Nell’Antropocene, infatti, la coesistenza tra natura e uomo è un dato di fatto. Il 90% degli ecosistemi presenti sulla superficie della Terra è dominato dall’uomo, ed il restante 10% è comunque influenzato dalle attività antropiche e dalle loro conseguenze, come la crisi climatica. Non esiste più, di conseguenza, l’idea di natura come qualcosa di separato ed essenzialmente diverso dagli uomini. Tutti i processi fisici, chimici e biologici dell’Antropocene sono allo stesso tempo naturali ed artificiali: la natura è diventata un ibrido.

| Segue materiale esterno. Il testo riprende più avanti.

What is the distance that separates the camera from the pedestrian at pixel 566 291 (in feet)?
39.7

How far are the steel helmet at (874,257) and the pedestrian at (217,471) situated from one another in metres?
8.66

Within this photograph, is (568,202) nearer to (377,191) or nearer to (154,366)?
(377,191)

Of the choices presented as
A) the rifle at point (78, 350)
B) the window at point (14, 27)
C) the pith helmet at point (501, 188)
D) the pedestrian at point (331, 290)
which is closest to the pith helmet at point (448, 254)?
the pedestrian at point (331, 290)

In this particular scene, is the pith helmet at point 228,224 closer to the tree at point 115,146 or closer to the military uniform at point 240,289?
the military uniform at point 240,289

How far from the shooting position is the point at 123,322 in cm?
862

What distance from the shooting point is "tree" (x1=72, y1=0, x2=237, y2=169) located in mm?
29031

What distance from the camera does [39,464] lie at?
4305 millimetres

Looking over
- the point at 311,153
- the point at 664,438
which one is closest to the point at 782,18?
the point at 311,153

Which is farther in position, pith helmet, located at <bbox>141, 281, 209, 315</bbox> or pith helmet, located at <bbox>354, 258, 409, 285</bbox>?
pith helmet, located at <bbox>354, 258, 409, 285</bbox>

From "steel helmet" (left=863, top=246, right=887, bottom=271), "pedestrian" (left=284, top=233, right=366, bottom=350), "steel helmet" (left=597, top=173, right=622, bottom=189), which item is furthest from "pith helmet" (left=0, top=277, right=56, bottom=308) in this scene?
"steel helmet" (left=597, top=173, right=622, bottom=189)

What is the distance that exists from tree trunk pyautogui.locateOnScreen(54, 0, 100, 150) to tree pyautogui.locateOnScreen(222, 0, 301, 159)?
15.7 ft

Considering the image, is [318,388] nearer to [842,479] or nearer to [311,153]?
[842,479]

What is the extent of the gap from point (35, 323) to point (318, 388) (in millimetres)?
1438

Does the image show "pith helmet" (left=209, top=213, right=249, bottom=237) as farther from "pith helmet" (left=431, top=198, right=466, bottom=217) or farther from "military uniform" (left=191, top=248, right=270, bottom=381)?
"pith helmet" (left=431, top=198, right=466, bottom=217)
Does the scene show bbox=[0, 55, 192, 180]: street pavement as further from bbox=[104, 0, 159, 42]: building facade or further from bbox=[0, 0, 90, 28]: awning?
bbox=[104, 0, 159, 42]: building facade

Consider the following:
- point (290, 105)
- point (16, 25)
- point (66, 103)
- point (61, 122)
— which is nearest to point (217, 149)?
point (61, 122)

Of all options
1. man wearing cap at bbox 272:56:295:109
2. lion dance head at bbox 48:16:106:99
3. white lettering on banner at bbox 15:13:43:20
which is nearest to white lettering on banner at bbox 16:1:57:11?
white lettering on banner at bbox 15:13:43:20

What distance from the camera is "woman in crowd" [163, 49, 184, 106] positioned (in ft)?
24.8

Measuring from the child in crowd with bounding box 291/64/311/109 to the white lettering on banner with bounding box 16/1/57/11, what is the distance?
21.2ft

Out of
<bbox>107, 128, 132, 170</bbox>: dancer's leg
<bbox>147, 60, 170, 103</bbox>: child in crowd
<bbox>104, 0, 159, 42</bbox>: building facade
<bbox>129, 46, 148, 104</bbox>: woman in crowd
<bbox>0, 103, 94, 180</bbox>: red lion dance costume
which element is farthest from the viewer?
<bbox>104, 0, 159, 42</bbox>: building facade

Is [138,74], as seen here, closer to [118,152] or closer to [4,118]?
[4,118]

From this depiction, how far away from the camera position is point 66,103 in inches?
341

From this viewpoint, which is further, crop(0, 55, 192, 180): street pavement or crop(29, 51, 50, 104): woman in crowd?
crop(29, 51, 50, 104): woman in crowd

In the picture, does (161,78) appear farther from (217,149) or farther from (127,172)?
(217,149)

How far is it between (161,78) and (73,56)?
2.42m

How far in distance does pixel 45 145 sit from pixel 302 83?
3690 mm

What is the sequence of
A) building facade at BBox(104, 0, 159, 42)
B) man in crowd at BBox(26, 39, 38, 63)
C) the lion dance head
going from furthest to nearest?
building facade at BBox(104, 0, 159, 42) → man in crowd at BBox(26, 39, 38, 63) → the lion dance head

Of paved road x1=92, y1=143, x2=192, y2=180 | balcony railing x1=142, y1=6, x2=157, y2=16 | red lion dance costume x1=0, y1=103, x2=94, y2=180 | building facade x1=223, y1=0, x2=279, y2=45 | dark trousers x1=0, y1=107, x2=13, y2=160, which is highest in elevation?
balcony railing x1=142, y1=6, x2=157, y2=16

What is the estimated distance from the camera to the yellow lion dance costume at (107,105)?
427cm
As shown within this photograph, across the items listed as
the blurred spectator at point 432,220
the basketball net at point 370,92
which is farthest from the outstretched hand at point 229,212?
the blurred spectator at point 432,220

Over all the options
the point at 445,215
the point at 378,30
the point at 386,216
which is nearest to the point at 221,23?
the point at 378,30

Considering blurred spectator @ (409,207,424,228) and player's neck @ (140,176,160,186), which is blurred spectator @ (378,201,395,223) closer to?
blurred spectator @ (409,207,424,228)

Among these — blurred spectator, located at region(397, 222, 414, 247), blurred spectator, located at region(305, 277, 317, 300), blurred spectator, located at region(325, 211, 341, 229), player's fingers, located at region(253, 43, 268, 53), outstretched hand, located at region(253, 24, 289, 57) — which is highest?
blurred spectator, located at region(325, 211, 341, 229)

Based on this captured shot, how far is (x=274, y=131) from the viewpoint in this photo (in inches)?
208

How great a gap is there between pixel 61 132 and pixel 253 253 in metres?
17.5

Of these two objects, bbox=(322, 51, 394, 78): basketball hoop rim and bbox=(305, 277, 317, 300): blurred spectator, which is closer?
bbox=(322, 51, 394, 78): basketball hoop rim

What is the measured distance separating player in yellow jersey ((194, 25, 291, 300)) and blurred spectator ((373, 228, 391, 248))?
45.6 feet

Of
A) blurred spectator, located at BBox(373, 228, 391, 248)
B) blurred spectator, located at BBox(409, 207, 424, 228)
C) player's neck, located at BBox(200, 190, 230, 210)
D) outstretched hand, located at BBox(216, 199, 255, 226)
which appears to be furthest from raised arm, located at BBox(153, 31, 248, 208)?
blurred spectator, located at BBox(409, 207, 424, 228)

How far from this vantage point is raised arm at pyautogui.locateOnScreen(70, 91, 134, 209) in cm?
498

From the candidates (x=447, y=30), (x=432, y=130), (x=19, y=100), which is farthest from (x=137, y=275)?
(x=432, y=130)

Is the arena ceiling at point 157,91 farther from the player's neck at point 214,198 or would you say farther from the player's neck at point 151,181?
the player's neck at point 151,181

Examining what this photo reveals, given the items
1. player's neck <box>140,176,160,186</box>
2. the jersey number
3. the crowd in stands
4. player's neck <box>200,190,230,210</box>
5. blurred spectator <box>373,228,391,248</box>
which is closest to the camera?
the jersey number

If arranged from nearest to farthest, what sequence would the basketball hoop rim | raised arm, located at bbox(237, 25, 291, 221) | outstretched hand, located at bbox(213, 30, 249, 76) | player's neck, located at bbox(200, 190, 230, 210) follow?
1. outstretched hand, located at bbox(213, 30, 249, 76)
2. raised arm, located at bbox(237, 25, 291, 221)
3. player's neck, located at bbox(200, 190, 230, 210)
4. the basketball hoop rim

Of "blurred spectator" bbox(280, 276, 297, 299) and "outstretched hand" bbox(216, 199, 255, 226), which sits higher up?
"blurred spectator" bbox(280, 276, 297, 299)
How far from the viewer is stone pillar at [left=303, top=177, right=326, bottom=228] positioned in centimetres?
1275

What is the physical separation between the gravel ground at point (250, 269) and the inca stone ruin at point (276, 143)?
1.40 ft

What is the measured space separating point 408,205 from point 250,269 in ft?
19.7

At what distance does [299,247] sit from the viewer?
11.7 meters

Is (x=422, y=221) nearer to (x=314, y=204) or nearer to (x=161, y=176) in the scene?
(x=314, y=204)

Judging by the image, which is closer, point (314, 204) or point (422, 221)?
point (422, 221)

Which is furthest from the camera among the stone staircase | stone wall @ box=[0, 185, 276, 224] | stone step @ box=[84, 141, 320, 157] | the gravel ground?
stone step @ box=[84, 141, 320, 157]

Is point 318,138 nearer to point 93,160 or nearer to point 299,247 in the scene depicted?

Ma forse questo non è necessariamente un male. In fondo ad una natura ibrida, ad un paesaggio che all’apparenza sembra essere naturale ma in realtà è modificato dall’uomo, siamo già abituati. Ci entriamo in contatto ogni volta che passeggiamo in un parco in città, o in un bosco tra le Alpi – che da secoli sono gestiti dall’uomo. Senza dubbio, è ibrido il paesaggio rurale del Satoyama, dove le risaie sono fonte di sostentamento per le specie selvatiche e l’uomo coltiva nella foresta i funghi shiitake. Un luogo in cui la natura ha un valore anche se ibrida – o meglio, ha un valore in quanto ibrida. Un luogo in cui è proprio la coesistenza tra forze naturali ed umane ad essere fonte di ricchezza.
Forse, per affrontare l’Antropocene serve anche riscoprire il segreto di quell’armonia.